Roos is er vooral om gesprekken met ouders te voeren, of soms ook met een ouder kind dat in Het Lindenhofje verblijft. „Ik ben er om zingevingsvragen te stellen. Dat gebeurt niet zo heel veel. Ouders die hier komen zijn de fase voorbij waarin ze vragen: Waarom mijn kind? Wel spelen voor hen vragen als: Hoe nu verder? En ze willen graag hun verhaal kwijt.”
Een belangrijke vraag die Roos aan ouders stelt is: Hoe is het met jezelf? „Daar komen zij vaak niet aan toe door de zorg voor hun zieke en niet-zieke kinderen, terwijl dit wel heel nuttig thema is.”

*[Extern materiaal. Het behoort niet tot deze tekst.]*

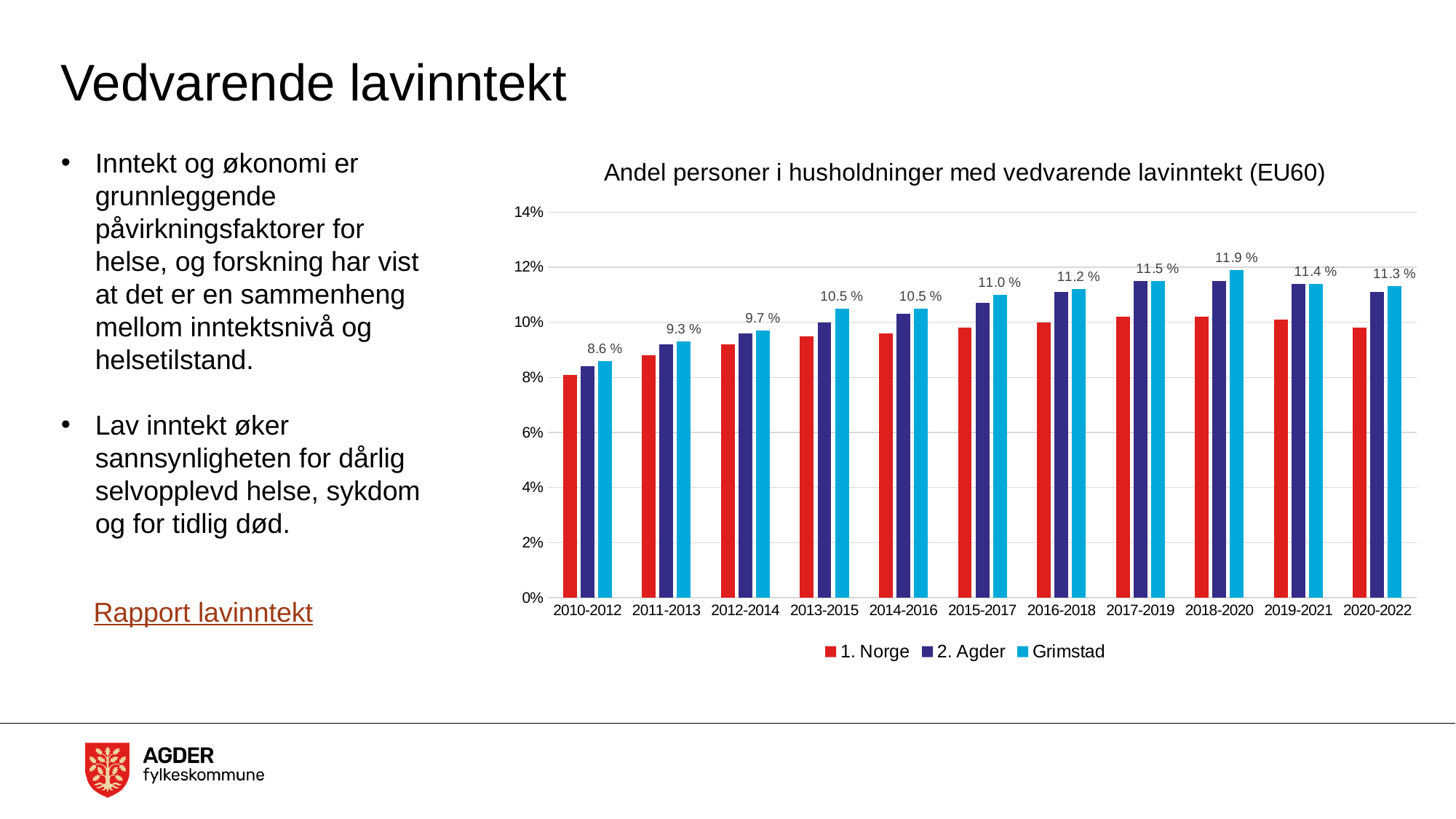
What kind of chart is shown on the slide? Bar chart What is the difference between the Grimstad value in 2018-2020 and in 2010-2012? 3.3 percentage points How many periods are shown on the x axis? 11 In which period is the Grimstad value lowest? 2010-2012 How many series does the legend list? 3 Which is larger for Grimstad: the value in 2012-2014 or in 2011-2013? 2012-2014 In which period is the Grimstad value highest? 2018-2020 Is the value for 1. Norge in 2010-2012 greater or less than 10%? less What is the value for Grimstad in 2018-2020? 11.9 % What is the value for Grimstad in 2010-2012? 8.6 % What is the value for Grimstad in 2015-2017? 11.0 % Which series is shown in red in the legend? 1. Norge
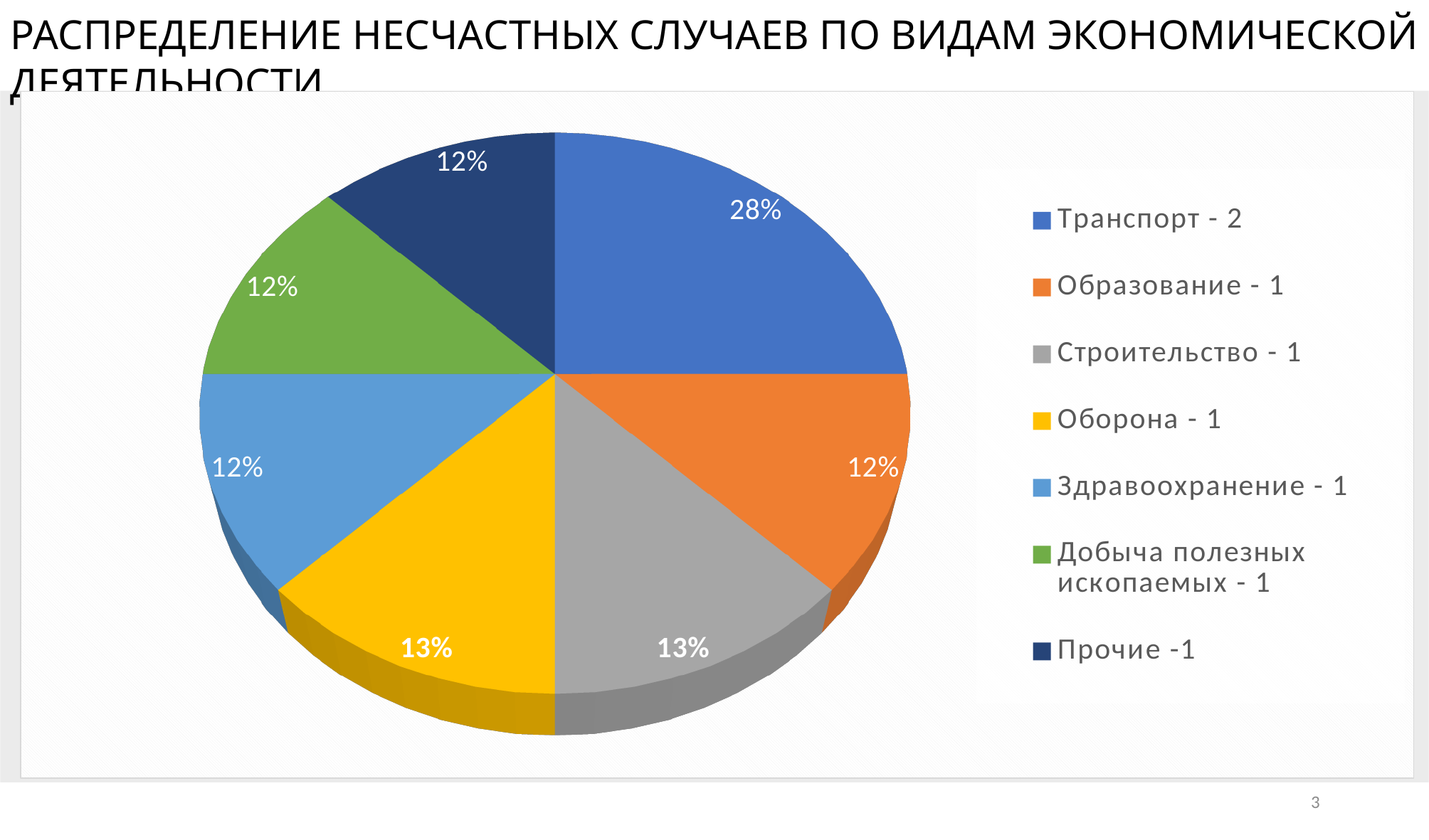
Which category has the largest slice of the pie? Транспорт What share of the pie does Строительство account for? 13% Which is larger, the share for Транспорт or the share for Прочие? Транспорт How many entries does the legend list? 7 What share of the pie does Транспорт account for? 28% What number of cases does the legend show for Транспорт? 2 By how many percentage points does the share for Транспорт exceed the share for Образование? 16 How many slices does the pie chart have? 7 What share of the pie does Здравоохранение account for? 12% What kind of chart is shown on the slide? pie chart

Roos heeft ook een rol tijdens de halfjaarlijkse herdenkingsbijeenkomsten. „Dan herdenken we alle twaalf kinderen die in de hospice zijn geweest en die tijdens dat verblijf of later zijn overleden. Ouders stellen dat op prijs, vooral de autochtone Nederlandse. Moslimouders zijn wat terughoudender, waarschijnlijk omdat ze bang zijn dat het een christelijke gebeurtenis wordt. Ik probeer echter de bijeenkomst algemeen te houden. In mijn gebed gebruik ik zo breed mogelijke bewoordingen. Daarnaast is er een toespraak, we branden een kaarsje, er is muziek en naderhand gaan we naar het herdenkingsmonument in het hofje. Met de bijeenkomst spreken we uit: we zullen jullie niet vergeten.”
Respect is een sleutelwoord in Roos’ benadering. „Ik wil in de gesprekken niet het christelijk geloof opdringen. Ouders weten dat we een christelijke instelling zijn. Zo beginnen we aan tafel met een gebedsliedje. Als er vragen zijn: ik ben er. Zo niet: ook prima. Ik doe dit werk vanuit christelijke bewogenheid. Dat is genoeg.”